Devletin diyanet dahil neredeyse bütün kurumsallıklarının bayan üzerine kelam kurup siyaset belirlediği bu süreç ve yaşanan tüm akınlar faşizmin kurumsallaşmasını, bayanların kimliksizleştirilmesi üzerine kurduğunu açığa çıkarmaktadır. Bilhassa Kürt kentlerinde yürütülen özel savaş siyasetleriyle bayan ve çocuklara yönelen taciz ve tecavüzler, intihar süsü verilen kuşkulu bayan vefatları, kaçırmalar ile şiddet üniformaya bürünürken, yargının cezasızlık siyasetleriyle failler korunmaya, olayların üstü örtülmeye çalışılmaktadır.

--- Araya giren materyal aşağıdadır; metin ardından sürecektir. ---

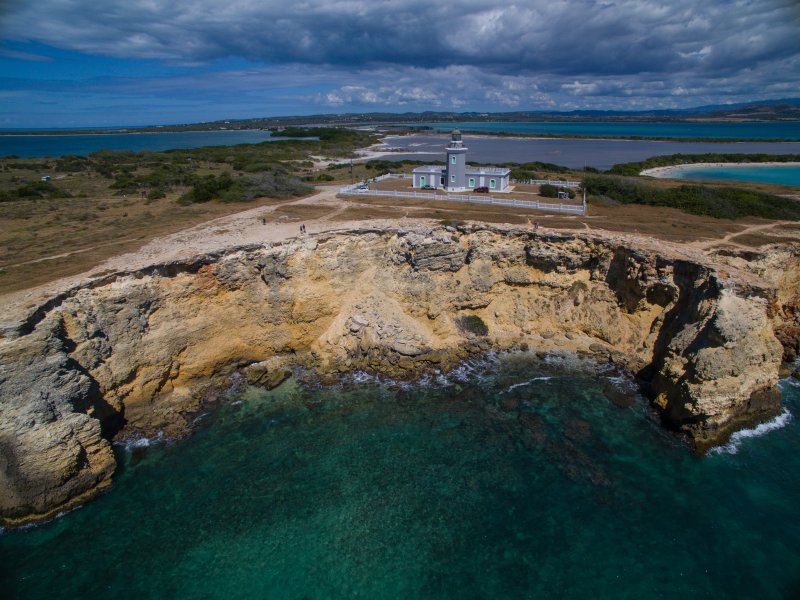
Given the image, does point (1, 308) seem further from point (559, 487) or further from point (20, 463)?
point (559, 487)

İTAAT ETMEYECEĞİZ: Şiddetle uğraşta en değerli kazanım olan İstanbul Kontratından çekilmeyi ve 6284’ü uygulamamayı aile odaklı bayan söylemi ile yasallaştırmaya çalışan AKP-MHP iktidar bloğu kendi devamlılığını da bu siyasetlerinde görmektedir. “Kutsal aile”, “ makul kadın”, telaffuzunu şiar edinen eril zihniyet, nafaka hakkını gasp ederek, çocuk istismarını evlilik yoluyla yasallaştırarak, nefret telaffuzlarını ve şiddeti arttırarak cinsiyetçi zihniyet kodlarını topluma hakim kılmaya çalışmaktadır.

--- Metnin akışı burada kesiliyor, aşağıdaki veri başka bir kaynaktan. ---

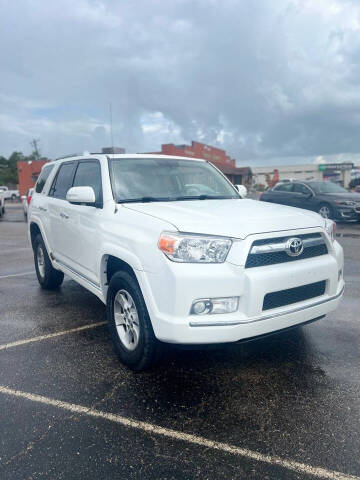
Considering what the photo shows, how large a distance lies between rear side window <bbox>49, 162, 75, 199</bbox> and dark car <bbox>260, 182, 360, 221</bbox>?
1075 centimetres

Kapanan Bayan Kurumları, artan şiddet, cinayetler, kazanımlara dönük akınlarla hedeflenen aslında tüm toplumun rehin alınmasıdır. Lakin, bayanların her alandaki gayreti; 8 Martlarda, 25 Kasımlarda, Feminist Gece Yürüyüşlerinde tüm engellemelere karşın açığa çıkan bayan iradesi ve gayreti hem AKP-MHP şahsında erkek devlet şiddetini teşhir ediyor, hem de ortak çaba ve dayanışmanın gerekliliğine ve bayan uğraşının gücüne işaret ediyor. Tüm bu tespitler ışığında, HDK Bayan meclisleri olarak bizler bayan dayanışmasının gücüne olan inancımızla; direnen bayanların olduğu her yerde bir ortaya gelmek, ataklar ile karşı karşıya olduğumuz her yerde sözümüzü-eylemimizi örgütlemek ve ortak bayan gayretini her alanda büyütmek kararlığındayız. Umudu nerden mi alıyoruz? Elbette ki çabamızdan, birlikteliğimizden, ısrarımızdan ve Bayan özgürlük çizgimizin haklılığından…

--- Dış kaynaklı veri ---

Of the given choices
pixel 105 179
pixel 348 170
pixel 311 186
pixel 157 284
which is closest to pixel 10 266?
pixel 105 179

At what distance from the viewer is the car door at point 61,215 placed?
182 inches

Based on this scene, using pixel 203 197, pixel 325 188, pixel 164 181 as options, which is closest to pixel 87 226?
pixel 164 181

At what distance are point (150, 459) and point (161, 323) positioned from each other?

Patriarkaya-faşizme karşı biat etmeyen, haklarından da hayatlarından da vazgeçmeyen Bayanlar olarak Bayan dayanışmasını ve uğraşını büyüten bir perspektifle ve Bayan özgürlük uğraşından aldığımız tarihi mirasla, bu 25 Kasım’da da tüm renklerimiz, tüm dillerimiz ve tüm farklılıklarımızla sokaklarda olacağız. Çok iyi biliyor ve bildiriyoruz ki itaat etmeyeceğiz, bayanız, varız, her yerde var olacağız.”